-- START Material shown --

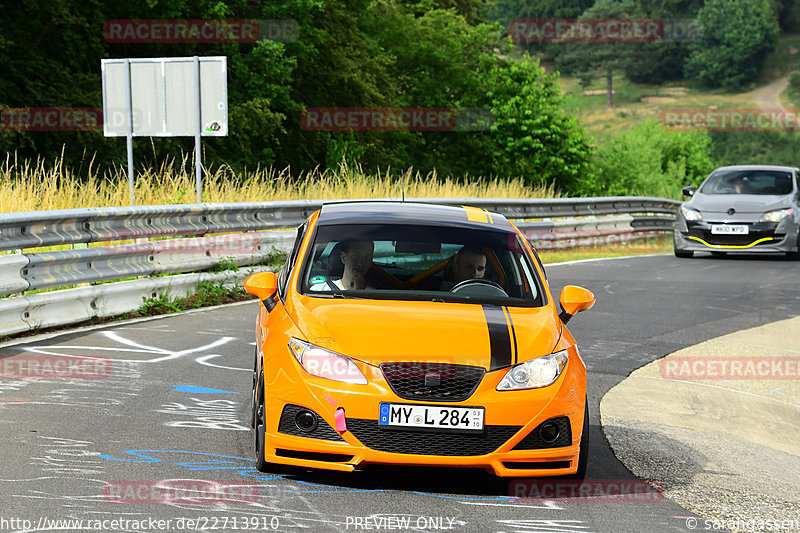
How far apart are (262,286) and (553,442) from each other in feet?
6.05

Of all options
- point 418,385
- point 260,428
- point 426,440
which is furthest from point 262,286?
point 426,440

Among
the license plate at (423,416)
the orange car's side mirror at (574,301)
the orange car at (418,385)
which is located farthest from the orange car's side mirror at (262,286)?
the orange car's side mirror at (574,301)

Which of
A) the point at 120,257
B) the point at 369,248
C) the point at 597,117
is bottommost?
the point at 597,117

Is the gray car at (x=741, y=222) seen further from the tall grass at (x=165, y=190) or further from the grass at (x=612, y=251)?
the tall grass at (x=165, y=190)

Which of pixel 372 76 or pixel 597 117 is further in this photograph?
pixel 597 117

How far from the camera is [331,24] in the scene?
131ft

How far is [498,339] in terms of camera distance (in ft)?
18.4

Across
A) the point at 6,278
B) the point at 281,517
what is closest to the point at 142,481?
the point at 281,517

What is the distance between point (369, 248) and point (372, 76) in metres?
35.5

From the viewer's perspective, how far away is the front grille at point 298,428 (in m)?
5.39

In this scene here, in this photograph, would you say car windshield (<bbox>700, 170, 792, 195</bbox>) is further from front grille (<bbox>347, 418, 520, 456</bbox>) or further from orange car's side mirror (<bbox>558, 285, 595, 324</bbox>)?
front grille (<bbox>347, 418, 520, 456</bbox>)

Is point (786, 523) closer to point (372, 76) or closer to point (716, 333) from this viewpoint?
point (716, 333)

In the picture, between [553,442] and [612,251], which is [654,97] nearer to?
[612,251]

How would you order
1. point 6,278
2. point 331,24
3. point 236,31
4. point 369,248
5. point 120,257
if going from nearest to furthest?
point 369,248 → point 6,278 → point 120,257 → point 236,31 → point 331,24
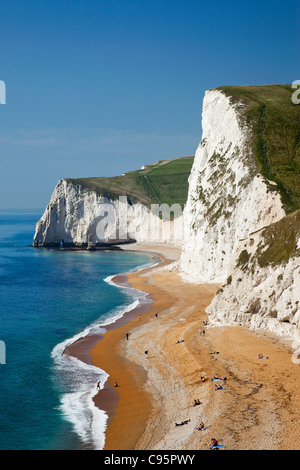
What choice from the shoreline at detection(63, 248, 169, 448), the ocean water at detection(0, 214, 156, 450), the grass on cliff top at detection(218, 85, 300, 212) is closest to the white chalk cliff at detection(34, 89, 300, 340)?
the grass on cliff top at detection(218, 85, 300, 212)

-- END Material shown --
-- START Material shown --

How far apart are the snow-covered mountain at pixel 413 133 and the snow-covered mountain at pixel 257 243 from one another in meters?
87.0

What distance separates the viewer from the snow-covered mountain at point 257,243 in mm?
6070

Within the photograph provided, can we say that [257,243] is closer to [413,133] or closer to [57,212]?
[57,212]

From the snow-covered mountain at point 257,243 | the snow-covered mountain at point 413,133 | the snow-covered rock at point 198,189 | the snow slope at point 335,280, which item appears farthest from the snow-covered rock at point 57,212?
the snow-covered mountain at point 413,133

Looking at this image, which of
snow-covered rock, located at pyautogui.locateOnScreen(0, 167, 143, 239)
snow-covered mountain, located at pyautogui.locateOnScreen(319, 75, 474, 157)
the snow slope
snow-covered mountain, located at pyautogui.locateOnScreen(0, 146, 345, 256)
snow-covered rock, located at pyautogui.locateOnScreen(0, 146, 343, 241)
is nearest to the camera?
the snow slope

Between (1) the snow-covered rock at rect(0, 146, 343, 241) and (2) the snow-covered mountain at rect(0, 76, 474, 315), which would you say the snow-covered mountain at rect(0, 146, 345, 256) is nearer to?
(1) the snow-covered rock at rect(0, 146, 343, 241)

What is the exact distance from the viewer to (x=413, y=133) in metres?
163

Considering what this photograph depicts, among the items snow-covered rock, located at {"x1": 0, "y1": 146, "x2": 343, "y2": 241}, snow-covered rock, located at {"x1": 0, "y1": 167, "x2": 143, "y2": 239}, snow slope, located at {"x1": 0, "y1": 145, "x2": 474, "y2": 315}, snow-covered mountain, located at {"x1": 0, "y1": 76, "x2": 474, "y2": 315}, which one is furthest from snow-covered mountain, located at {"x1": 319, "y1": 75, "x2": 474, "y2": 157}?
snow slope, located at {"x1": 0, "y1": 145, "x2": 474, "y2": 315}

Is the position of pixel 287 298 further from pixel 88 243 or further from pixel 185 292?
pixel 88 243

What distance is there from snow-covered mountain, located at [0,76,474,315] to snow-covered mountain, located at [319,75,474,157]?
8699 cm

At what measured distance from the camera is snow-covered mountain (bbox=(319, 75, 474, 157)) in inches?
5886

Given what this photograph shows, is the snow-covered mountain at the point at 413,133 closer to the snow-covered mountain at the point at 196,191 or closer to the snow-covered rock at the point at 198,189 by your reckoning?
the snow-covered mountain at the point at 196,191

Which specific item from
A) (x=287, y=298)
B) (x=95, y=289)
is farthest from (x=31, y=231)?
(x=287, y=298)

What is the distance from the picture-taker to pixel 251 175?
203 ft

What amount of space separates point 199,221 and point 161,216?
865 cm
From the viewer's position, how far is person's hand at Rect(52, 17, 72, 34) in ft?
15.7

-- END Material shown --
-- START Material shown --

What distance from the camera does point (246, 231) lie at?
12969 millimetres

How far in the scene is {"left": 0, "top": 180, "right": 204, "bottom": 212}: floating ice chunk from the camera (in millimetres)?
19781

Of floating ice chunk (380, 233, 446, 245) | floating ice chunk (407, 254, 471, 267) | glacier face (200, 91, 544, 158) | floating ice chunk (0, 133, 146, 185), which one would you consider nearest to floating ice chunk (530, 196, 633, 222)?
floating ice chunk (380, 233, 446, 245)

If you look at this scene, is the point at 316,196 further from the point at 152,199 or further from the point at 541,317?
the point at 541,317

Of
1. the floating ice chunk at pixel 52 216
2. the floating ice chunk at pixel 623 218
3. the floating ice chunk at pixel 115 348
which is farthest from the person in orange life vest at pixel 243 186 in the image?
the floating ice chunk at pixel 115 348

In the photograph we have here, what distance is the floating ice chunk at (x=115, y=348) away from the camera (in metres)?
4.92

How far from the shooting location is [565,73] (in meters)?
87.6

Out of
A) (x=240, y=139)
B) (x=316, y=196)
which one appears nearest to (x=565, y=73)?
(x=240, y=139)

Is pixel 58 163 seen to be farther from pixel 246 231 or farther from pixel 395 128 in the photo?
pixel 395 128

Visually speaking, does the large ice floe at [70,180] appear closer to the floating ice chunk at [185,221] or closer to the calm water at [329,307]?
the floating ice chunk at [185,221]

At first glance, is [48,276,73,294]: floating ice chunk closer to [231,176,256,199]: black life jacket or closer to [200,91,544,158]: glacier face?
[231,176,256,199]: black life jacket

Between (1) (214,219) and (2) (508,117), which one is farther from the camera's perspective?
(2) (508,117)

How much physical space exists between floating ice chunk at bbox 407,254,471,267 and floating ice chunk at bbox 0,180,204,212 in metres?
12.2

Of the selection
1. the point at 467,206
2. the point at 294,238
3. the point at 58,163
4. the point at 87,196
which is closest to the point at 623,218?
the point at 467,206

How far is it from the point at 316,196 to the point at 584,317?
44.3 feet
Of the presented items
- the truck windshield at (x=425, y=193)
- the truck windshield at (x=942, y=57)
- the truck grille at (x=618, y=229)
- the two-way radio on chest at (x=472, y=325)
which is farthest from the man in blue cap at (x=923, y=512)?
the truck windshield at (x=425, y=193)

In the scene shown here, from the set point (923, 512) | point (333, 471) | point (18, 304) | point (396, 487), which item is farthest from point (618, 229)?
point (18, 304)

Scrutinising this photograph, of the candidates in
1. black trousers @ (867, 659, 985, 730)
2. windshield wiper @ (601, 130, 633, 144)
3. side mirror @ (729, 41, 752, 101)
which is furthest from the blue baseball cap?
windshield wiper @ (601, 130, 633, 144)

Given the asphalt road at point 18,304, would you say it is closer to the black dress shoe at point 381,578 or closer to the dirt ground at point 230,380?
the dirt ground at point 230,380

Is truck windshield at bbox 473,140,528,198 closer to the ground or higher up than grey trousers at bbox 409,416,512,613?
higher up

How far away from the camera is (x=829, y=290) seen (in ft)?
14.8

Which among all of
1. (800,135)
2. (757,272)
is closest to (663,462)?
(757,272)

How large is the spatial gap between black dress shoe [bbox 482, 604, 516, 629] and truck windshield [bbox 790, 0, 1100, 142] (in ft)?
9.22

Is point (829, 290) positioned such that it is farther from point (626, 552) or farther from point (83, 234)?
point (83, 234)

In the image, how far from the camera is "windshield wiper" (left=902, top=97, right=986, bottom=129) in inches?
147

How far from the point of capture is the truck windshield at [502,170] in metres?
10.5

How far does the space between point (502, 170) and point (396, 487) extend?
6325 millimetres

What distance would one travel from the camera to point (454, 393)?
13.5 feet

-- END Material shown --

• **Task goal**
Filter the records above down to every line containing the string "left", and copy each such line.

• **Result below**
How far in the scene is {"left": 0, "top": 180, "right": 204, "bottom": 212}: floating ice chunk from the camera (in millimetres)?
In the image, how far from the camera is "windshield wiper" (left=902, top=97, right=986, bottom=129) in inches?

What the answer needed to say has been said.